The Ontario Institute for Cancer Research (OICR) is a not-for-profit organization based in Toronto, Ontario, Canada that focuses on the prevention, early detection, diagnosis and treatment of cancer. OICR intends to make Ontario more effective in knowledge transfer and commercialization while maximizing the health and economic benefits of research findings for the people of Ontario. OICR was launched in 2005 by the Government of Ontario, which provides funding through the Ministry of Colleges and Universities. The Institute employs more than 300 people at its research hub at the MaRS Centre in downtown Toronto and funds more than 1,900 scientific staff at hospital-based research institutes and universities around the province. In 2018 it was the highest funder of cancer research in Canada.

History

Ontario Cancer Research Network

OICR’s predecessor organization was the Ontario Cancer Research Network (OCRN), a not-for-profit corporation established by the Government of Ontario in November 2001 to increase translational research related to the development of new cancer therapies. OCRN’s four main program areas were: the Ontario Tumour Bank, Clinical Trials Programs, the Ontario Cancer Research Ethics Board and the Cancer Research Fund. The organization was headed by Robert A. Phillips.

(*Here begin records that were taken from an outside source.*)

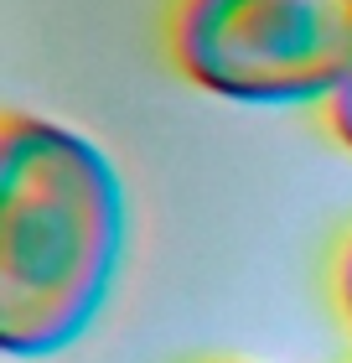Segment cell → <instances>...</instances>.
<instances>
[{
	"label": "cell",
	"mask_w": 352,
	"mask_h": 363,
	"mask_svg": "<svg viewBox=\"0 0 352 363\" xmlns=\"http://www.w3.org/2000/svg\"><path fill=\"white\" fill-rule=\"evenodd\" d=\"M125 187L68 125L11 114L0 130V348L47 358L83 337L120 275Z\"/></svg>",
	"instance_id": "obj_1"
},
{
	"label": "cell",
	"mask_w": 352,
	"mask_h": 363,
	"mask_svg": "<svg viewBox=\"0 0 352 363\" xmlns=\"http://www.w3.org/2000/svg\"><path fill=\"white\" fill-rule=\"evenodd\" d=\"M166 52L233 104H311L352 78V0H171Z\"/></svg>",
	"instance_id": "obj_2"
},
{
	"label": "cell",
	"mask_w": 352,
	"mask_h": 363,
	"mask_svg": "<svg viewBox=\"0 0 352 363\" xmlns=\"http://www.w3.org/2000/svg\"><path fill=\"white\" fill-rule=\"evenodd\" d=\"M327 120H331V130H337V140L352 151V78L327 99Z\"/></svg>",
	"instance_id": "obj_3"
},
{
	"label": "cell",
	"mask_w": 352,
	"mask_h": 363,
	"mask_svg": "<svg viewBox=\"0 0 352 363\" xmlns=\"http://www.w3.org/2000/svg\"><path fill=\"white\" fill-rule=\"evenodd\" d=\"M331 291H337V306H342V317L352 327V239L342 244V255H337V280H331Z\"/></svg>",
	"instance_id": "obj_4"
}]
</instances>
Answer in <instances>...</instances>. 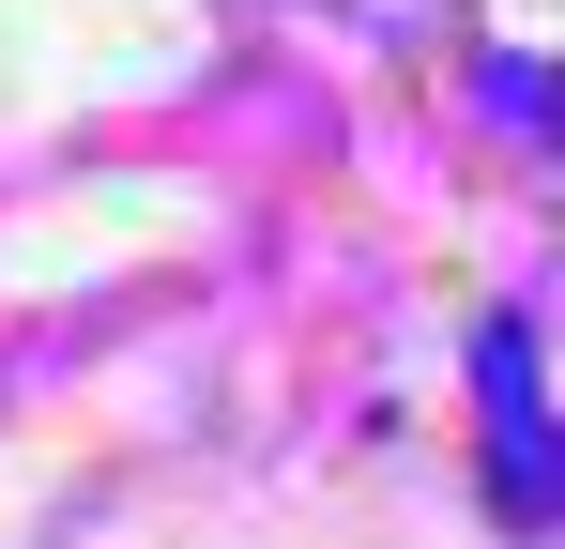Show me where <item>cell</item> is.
Returning <instances> with one entry per match:
<instances>
[{"instance_id": "obj_1", "label": "cell", "mask_w": 565, "mask_h": 549, "mask_svg": "<svg viewBox=\"0 0 565 549\" xmlns=\"http://www.w3.org/2000/svg\"><path fill=\"white\" fill-rule=\"evenodd\" d=\"M473 366H489V412H504V504H535L551 473H535V352H520V321H489Z\"/></svg>"}]
</instances>
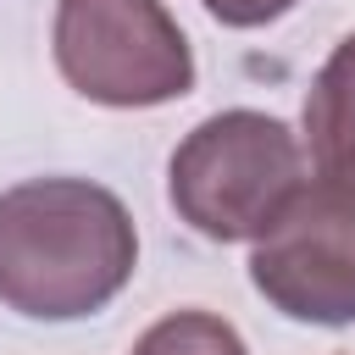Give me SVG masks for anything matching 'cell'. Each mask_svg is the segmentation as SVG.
<instances>
[{
  "label": "cell",
  "instance_id": "cell-6",
  "mask_svg": "<svg viewBox=\"0 0 355 355\" xmlns=\"http://www.w3.org/2000/svg\"><path fill=\"white\" fill-rule=\"evenodd\" d=\"M133 355H250V349L233 322H222L211 311H172L139 333Z\"/></svg>",
  "mask_w": 355,
  "mask_h": 355
},
{
  "label": "cell",
  "instance_id": "cell-5",
  "mask_svg": "<svg viewBox=\"0 0 355 355\" xmlns=\"http://www.w3.org/2000/svg\"><path fill=\"white\" fill-rule=\"evenodd\" d=\"M305 150H311V166L355 155V33H344L333 44V55L322 61V72L311 78V94H305Z\"/></svg>",
  "mask_w": 355,
  "mask_h": 355
},
{
  "label": "cell",
  "instance_id": "cell-4",
  "mask_svg": "<svg viewBox=\"0 0 355 355\" xmlns=\"http://www.w3.org/2000/svg\"><path fill=\"white\" fill-rule=\"evenodd\" d=\"M250 283L288 322H355V155L305 178L277 227L250 250Z\"/></svg>",
  "mask_w": 355,
  "mask_h": 355
},
{
  "label": "cell",
  "instance_id": "cell-7",
  "mask_svg": "<svg viewBox=\"0 0 355 355\" xmlns=\"http://www.w3.org/2000/svg\"><path fill=\"white\" fill-rule=\"evenodd\" d=\"M222 28H266L277 17H288L300 0H200Z\"/></svg>",
  "mask_w": 355,
  "mask_h": 355
},
{
  "label": "cell",
  "instance_id": "cell-1",
  "mask_svg": "<svg viewBox=\"0 0 355 355\" xmlns=\"http://www.w3.org/2000/svg\"><path fill=\"white\" fill-rule=\"evenodd\" d=\"M139 266L128 205L89 178H28L0 194V305L33 322L105 311Z\"/></svg>",
  "mask_w": 355,
  "mask_h": 355
},
{
  "label": "cell",
  "instance_id": "cell-3",
  "mask_svg": "<svg viewBox=\"0 0 355 355\" xmlns=\"http://www.w3.org/2000/svg\"><path fill=\"white\" fill-rule=\"evenodd\" d=\"M61 78L111 111H150L194 89V50L161 0H55Z\"/></svg>",
  "mask_w": 355,
  "mask_h": 355
},
{
  "label": "cell",
  "instance_id": "cell-2",
  "mask_svg": "<svg viewBox=\"0 0 355 355\" xmlns=\"http://www.w3.org/2000/svg\"><path fill=\"white\" fill-rule=\"evenodd\" d=\"M305 178V139L244 105L189 128L166 161L172 211L211 244H261Z\"/></svg>",
  "mask_w": 355,
  "mask_h": 355
}]
</instances>
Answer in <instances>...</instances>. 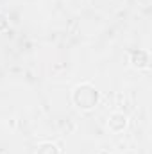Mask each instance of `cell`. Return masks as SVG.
<instances>
[{"mask_svg":"<svg viewBox=\"0 0 152 154\" xmlns=\"http://www.w3.org/2000/svg\"><path fill=\"white\" fill-rule=\"evenodd\" d=\"M132 61H134V65H136V66H147L149 57H147V54H145L143 50H138V52H134V54H132Z\"/></svg>","mask_w":152,"mask_h":154,"instance_id":"2","label":"cell"},{"mask_svg":"<svg viewBox=\"0 0 152 154\" xmlns=\"http://www.w3.org/2000/svg\"><path fill=\"white\" fill-rule=\"evenodd\" d=\"M5 27H7V22H5V16H2V14H0V31H2V29H5Z\"/></svg>","mask_w":152,"mask_h":154,"instance_id":"5","label":"cell"},{"mask_svg":"<svg viewBox=\"0 0 152 154\" xmlns=\"http://www.w3.org/2000/svg\"><path fill=\"white\" fill-rule=\"evenodd\" d=\"M74 99H75L77 106H81V108H93L97 102V91L90 86H81V88H77Z\"/></svg>","mask_w":152,"mask_h":154,"instance_id":"1","label":"cell"},{"mask_svg":"<svg viewBox=\"0 0 152 154\" xmlns=\"http://www.w3.org/2000/svg\"><path fill=\"white\" fill-rule=\"evenodd\" d=\"M38 154H57V149L54 145H43L38 151Z\"/></svg>","mask_w":152,"mask_h":154,"instance_id":"4","label":"cell"},{"mask_svg":"<svg viewBox=\"0 0 152 154\" xmlns=\"http://www.w3.org/2000/svg\"><path fill=\"white\" fill-rule=\"evenodd\" d=\"M109 125L113 127L114 131L123 129V125H125V116L123 115H113L111 116V120H109Z\"/></svg>","mask_w":152,"mask_h":154,"instance_id":"3","label":"cell"}]
</instances>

Ontario Institute for Cancer Research

In May 2005 the Government of Ontario announced its intent to launch a new cancer research institute in the province. OCRN was asked to evolve into the new institute, which would later be named OICR. OICR was formally launched by Ontario Premier Dalton McGuinty in December 2005. OICR was designed to continue OCRN’s translational research programs while building new research capacity in the province. Thomas J. Hudson was appointed President and Scientific Director of OICR in June 2006 and Robert A. Phillips was appointed Deputy Director. Hudson consulted with the Ontario cancer research community and external experts to develop a strategic research plan for the Institute in 2006. In February 2007 the completed strategic plan was approved by the Ministry of Research and Innovation.

Facilities 

OICR occupies labs and office space in the MaRS Centre in downtown Toronto, Ontario, Canada. Located in the heart of Toronto’s Discovery District, the MaRS Centre’s neighbours include the University of Toronto, the Provincial Legislature, University Health Network (including Princess Margaret Cancer Centre, Toronto General Hospital and the Ontario Cancer Institute), The Hospital for Sick Children and Mount Sinai Hospital. It is also located just north of Toronto’s financial district. OICR funds research in other affiliated labs and institutions located in Hamilton, Kingston, London, Ottawa, Sudbury, Thunder Bay, Toronto and Waterloo.

The lab space in the building was designed and constructed by NXL and completed in 2008. The total space of the area is 58,000 sf. OICR is using the floors 5,6 and 8. An extension of the office and lab space in the MaRS Centre was designed by Diamond and Schmitt Architects in 2012. The lobby and entrance is on the 5th floor, with a lobby, lounge and a helical staircase connecting offices and the lounge on both the 5th and the 6th floor.